• **WORK TO DO**
Copy every line of the dataset excerpt below word for word, keeping each line unchanged.
══ PROVIDED RECORDS
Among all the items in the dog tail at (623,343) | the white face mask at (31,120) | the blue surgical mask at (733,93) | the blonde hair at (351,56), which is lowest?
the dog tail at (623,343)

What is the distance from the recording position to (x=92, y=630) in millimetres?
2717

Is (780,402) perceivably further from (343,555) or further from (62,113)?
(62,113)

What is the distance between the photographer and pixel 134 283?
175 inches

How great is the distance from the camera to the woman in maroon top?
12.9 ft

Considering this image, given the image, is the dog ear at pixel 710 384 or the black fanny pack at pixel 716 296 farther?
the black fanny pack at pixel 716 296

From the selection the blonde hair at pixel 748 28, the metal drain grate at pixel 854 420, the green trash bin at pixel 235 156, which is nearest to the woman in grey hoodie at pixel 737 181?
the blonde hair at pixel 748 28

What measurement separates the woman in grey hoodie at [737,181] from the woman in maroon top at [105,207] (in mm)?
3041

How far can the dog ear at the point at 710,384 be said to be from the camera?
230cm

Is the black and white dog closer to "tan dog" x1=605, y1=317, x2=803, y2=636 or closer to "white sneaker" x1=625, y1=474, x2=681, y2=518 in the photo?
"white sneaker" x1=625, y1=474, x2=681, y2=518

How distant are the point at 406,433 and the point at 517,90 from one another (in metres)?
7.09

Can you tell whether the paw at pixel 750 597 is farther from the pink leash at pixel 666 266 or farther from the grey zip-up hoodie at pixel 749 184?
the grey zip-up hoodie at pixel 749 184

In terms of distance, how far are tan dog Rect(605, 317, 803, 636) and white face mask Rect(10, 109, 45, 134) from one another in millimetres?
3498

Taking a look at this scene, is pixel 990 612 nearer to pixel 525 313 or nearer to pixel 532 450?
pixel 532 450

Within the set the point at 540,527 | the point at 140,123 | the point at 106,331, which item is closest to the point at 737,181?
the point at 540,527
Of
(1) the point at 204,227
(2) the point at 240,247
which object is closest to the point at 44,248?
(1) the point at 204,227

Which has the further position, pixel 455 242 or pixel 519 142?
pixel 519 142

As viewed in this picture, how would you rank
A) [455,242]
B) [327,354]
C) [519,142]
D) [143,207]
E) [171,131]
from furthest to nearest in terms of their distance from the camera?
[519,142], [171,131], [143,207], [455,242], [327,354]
════
• **THE ANSWER**
Among all the items in the dog tail at (623,343) | the white face mask at (31,120) | the blue surgical mask at (733,93) | the blonde hair at (351,56), which is lowest?
the dog tail at (623,343)

What is the distance from the recording position to (x=92, y=630) in millimetres?
2717

Is (780,402) perceivably further from (343,555) or further from (62,113)?
(62,113)

What is the distance between the photographer and pixel 134 283?
175 inches

How great is the distance from the camera to the woman in maroon top?
12.9 ft

Considering this image, given the image, is the dog ear at pixel 710 384 or the black fanny pack at pixel 716 296 farther?
the black fanny pack at pixel 716 296

From the selection the blonde hair at pixel 748 28, the metal drain grate at pixel 854 420, the green trash bin at pixel 235 156, which is nearest to the woman in grey hoodie at pixel 737 181?
the blonde hair at pixel 748 28

What measurement separates the woman in grey hoodie at [737,181] from the woman in maroon top at [105,207] (in mm)?
3041

How far can the dog ear at the point at 710,384 be said to be from the camera?
230cm

Is the black and white dog closer to "tan dog" x1=605, y1=317, x2=803, y2=636 or closer to "white sneaker" x1=625, y1=474, x2=681, y2=518 in the photo?
"white sneaker" x1=625, y1=474, x2=681, y2=518

How distant are the point at 406,433 and the point at 517,90 from one another (in metres)?
7.09

Can you tell whether the paw at pixel 750 597 is farther from the pink leash at pixel 666 266 or farther from the grey zip-up hoodie at pixel 749 184?
the grey zip-up hoodie at pixel 749 184

In terms of distance, how far are tan dog Rect(605, 317, 803, 636) and white face mask Rect(10, 109, 45, 134) from one another in millimetres?
3498

Taking a look at this scene, is pixel 990 612 nearer to pixel 525 313 or nearer to pixel 532 450?
pixel 532 450

Within the set the point at 540,527 | the point at 140,123 | the point at 106,331, which item is closest to the point at 737,181?
the point at 540,527
Of
(1) the point at 204,227
(2) the point at 240,247
which object is closest to the point at 44,248?
(1) the point at 204,227

Which has the further position, pixel 455 242 or pixel 519 142?
pixel 519 142

As viewed in this picture, how would you rank
A) [455,242]
B) [327,354]
C) [519,142]
D) [143,207]
E) [171,131]
from furthest to nearest in terms of their distance from the camera?
[519,142], [171,131], [143,207], [455,242], [327,354]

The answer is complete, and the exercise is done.